• Problems to work on
1. In the university history text, who was president when the institution refused the order to cease all operations?
2. Continue the university history text after its final sentence.

• Page text
----------------------------------------

The university was founded in 1920 in the hope of deepening Sino-French ties and cultivating a French influence in the capital city. With aid from French funds, Chinese intellectuals such as Li Shizeng and Zhang Jingjiang expanded the original Xishan Biological Research Center to form the university. Within 5 years time, at around 1925, it had already profited enough to relocate to the city center; soon, one year later, they earned approval from the Chinese Ministry of Education.

Said university then proceeded to establish numerous campuses around the city, for instance the Comte Campus of Philosophy at Fuchengmen, the Voltaire Campus of Humanities and Literature, the Curie Campus of Physics and Chemistry, as well as the Lamarck Campus of Biology. Amongst them, the Curie Campus would develop its very own subordinate for specialized research on the radioactive chemical element radium, which the namesake of this school had discovered at Paris-Sorbonne.

The decline of the university was marked by the outbreak of total war between China and invading Japanese forces in 1937 following the Marco-Polo Bridge incident. The puppet Japanese government mandated the university to cease all operations, to which the then-president Cai Yuanpei (also president of Peking University) outright refused. The institution fled to Kunming to restart, joining a band of other fleeing institutions named "National Southwestern Associated University".

----------------------------------------

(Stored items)
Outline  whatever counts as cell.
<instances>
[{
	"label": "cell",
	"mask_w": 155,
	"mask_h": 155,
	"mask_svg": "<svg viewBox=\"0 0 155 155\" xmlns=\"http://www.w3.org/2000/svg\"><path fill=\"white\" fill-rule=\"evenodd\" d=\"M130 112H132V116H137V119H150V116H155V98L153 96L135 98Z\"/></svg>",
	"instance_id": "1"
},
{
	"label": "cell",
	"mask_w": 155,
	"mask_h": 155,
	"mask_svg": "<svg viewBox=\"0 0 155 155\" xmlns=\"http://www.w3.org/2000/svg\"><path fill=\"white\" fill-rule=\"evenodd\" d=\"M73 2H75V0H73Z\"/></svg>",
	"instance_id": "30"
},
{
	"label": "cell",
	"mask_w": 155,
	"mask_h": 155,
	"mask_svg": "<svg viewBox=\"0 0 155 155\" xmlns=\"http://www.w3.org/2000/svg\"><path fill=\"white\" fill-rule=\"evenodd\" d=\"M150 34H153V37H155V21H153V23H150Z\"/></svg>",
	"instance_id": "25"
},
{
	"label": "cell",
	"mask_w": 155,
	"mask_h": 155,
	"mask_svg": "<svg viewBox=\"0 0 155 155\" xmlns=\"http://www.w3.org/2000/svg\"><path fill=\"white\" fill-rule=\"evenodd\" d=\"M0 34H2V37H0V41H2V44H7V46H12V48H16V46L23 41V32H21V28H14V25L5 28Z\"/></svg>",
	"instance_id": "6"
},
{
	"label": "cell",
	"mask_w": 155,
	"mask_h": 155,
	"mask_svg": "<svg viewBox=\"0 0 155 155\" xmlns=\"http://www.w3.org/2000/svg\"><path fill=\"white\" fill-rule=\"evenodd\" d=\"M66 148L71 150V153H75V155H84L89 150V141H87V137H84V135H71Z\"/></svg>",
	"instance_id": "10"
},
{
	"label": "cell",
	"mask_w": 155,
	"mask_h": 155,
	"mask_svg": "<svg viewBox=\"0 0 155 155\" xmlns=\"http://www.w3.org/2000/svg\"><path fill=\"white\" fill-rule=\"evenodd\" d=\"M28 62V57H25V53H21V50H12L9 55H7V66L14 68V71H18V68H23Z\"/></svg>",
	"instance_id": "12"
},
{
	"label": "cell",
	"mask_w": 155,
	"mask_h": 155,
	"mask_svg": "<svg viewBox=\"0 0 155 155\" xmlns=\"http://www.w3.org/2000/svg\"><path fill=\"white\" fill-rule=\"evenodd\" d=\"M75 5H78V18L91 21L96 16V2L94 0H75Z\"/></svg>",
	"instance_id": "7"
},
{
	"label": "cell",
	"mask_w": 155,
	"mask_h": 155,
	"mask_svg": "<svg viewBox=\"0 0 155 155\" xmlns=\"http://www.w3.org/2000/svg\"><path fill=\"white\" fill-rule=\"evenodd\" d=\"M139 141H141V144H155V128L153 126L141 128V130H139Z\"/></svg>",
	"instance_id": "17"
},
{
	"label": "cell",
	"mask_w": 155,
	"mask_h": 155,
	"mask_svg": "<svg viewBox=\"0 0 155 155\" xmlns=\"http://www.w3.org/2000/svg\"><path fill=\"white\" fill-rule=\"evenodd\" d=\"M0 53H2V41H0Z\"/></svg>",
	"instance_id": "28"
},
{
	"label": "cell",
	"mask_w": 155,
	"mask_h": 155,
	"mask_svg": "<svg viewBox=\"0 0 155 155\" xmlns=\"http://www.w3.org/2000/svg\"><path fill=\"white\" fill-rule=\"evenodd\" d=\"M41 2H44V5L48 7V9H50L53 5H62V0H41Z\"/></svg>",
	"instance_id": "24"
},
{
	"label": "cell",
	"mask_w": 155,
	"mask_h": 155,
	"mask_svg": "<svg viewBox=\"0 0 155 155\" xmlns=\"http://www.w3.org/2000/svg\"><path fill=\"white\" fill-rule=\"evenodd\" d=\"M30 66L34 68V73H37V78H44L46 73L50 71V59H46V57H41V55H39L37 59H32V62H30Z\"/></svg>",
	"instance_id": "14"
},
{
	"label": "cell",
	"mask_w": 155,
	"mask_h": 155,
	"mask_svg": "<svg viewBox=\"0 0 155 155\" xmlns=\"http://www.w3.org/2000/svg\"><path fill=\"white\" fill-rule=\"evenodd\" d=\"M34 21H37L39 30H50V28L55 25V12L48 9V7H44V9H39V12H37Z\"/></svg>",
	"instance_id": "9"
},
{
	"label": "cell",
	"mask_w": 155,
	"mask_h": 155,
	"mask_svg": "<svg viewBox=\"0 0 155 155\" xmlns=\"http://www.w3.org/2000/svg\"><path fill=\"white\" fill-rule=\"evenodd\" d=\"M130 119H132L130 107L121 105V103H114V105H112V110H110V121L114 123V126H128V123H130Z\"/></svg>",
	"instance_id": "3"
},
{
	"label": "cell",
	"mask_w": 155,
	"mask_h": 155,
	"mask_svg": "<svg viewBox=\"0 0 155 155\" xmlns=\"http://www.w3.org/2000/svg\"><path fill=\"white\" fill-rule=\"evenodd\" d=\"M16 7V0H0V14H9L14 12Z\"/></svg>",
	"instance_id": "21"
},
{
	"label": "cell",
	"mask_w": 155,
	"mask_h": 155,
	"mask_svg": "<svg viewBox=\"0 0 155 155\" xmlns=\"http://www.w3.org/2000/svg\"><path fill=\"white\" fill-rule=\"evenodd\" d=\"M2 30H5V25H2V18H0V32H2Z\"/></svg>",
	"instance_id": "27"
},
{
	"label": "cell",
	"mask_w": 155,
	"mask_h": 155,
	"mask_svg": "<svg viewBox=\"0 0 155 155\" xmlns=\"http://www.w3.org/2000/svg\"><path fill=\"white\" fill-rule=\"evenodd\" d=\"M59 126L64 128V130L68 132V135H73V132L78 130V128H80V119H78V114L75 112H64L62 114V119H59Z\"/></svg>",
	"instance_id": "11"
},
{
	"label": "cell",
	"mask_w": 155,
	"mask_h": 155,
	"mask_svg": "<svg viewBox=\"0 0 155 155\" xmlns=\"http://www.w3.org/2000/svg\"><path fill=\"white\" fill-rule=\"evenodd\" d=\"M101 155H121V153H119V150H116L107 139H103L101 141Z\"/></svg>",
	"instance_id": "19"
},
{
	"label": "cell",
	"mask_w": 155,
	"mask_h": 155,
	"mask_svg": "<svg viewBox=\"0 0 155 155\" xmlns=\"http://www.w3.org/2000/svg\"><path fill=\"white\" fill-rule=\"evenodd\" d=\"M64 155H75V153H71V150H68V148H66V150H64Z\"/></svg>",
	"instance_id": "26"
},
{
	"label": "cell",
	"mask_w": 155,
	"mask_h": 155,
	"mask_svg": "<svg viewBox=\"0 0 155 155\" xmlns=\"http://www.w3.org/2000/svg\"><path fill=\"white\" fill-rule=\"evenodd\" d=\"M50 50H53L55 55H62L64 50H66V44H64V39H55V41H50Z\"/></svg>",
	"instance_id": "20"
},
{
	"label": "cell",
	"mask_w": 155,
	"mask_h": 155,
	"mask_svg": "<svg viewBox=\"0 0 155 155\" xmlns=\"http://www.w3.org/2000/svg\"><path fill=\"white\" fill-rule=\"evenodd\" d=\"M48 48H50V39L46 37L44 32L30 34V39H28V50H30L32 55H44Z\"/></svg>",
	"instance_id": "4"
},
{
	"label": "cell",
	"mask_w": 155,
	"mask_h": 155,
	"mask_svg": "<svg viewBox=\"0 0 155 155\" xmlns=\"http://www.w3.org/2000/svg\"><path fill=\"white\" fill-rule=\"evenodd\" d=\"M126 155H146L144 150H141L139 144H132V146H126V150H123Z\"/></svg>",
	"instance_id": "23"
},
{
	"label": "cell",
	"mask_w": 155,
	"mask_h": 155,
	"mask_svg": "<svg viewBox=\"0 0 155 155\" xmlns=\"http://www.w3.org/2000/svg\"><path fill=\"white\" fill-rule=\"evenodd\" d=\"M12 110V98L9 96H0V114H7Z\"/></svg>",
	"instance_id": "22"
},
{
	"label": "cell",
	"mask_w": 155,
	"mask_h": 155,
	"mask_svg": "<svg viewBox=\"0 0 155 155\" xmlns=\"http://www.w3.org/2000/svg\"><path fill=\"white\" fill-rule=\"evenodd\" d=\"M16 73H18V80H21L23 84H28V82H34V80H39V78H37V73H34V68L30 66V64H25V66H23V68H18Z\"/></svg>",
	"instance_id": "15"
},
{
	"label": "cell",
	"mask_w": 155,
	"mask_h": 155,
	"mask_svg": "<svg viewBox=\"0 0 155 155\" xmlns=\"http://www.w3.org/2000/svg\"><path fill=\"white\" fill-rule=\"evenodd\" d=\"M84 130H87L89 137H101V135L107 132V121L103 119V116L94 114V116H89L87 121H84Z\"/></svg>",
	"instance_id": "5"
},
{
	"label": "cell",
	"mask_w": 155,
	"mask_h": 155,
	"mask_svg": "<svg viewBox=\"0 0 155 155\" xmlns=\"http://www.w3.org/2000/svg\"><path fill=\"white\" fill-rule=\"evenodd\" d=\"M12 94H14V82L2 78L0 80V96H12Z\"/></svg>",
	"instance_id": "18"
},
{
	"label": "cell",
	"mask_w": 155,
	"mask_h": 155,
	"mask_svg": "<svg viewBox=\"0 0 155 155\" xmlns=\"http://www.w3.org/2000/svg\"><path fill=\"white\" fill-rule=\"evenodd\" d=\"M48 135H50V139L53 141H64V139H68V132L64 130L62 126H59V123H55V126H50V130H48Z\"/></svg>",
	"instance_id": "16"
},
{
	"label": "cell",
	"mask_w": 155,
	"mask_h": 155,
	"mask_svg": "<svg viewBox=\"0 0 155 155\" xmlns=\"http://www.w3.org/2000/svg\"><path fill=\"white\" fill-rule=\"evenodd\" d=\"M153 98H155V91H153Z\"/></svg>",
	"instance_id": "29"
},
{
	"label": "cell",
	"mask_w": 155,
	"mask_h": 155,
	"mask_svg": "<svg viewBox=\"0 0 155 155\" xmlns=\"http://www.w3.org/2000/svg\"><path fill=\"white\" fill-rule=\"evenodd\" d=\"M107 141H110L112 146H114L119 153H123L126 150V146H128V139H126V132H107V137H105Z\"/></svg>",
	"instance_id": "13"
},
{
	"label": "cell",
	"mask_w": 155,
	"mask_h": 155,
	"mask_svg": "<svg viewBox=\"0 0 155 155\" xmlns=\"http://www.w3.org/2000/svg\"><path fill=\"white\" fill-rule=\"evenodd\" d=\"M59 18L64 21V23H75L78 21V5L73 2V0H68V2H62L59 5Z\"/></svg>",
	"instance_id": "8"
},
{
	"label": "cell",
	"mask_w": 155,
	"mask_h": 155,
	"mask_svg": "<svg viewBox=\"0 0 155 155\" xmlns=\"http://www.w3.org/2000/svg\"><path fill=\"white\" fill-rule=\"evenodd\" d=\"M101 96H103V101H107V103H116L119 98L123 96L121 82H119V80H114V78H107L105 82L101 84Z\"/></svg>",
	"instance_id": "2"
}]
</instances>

----------------------------------------

• Answers by task
1. Cai Yuanpei

2.
After the end of World War 2 in 1945, the institution relocated back to Beijing, where educational and financial resources continued to dry up as Nationalist and Communist forces clashed in the Chinese Civil War.

In 1946, the Humanities, Sciences, and Medical departments admitted their last batch of students in Beijing.

=== Communist era ===
Soon after the establishment of the People's Republic of China, the Sino-French University was renamed the "Beijing National Sino-French University". Following the last students' graduation in 1950, the university began to gradually cease its operations. In March, the Economics and Biology department merged with Nankai University. During summer of the same year, the Beijing campuses merged with Huabei University. The Humanities and French Literature departments merged with Peking University. STEM students were also given the choice to follow suite. The affiliated property of the University, including but not limited to its high schools, primary schools, and farms, were ceded to the Beijing Municipal People's Government.

The Sino-French University officially ceased all operations by the end of 1950.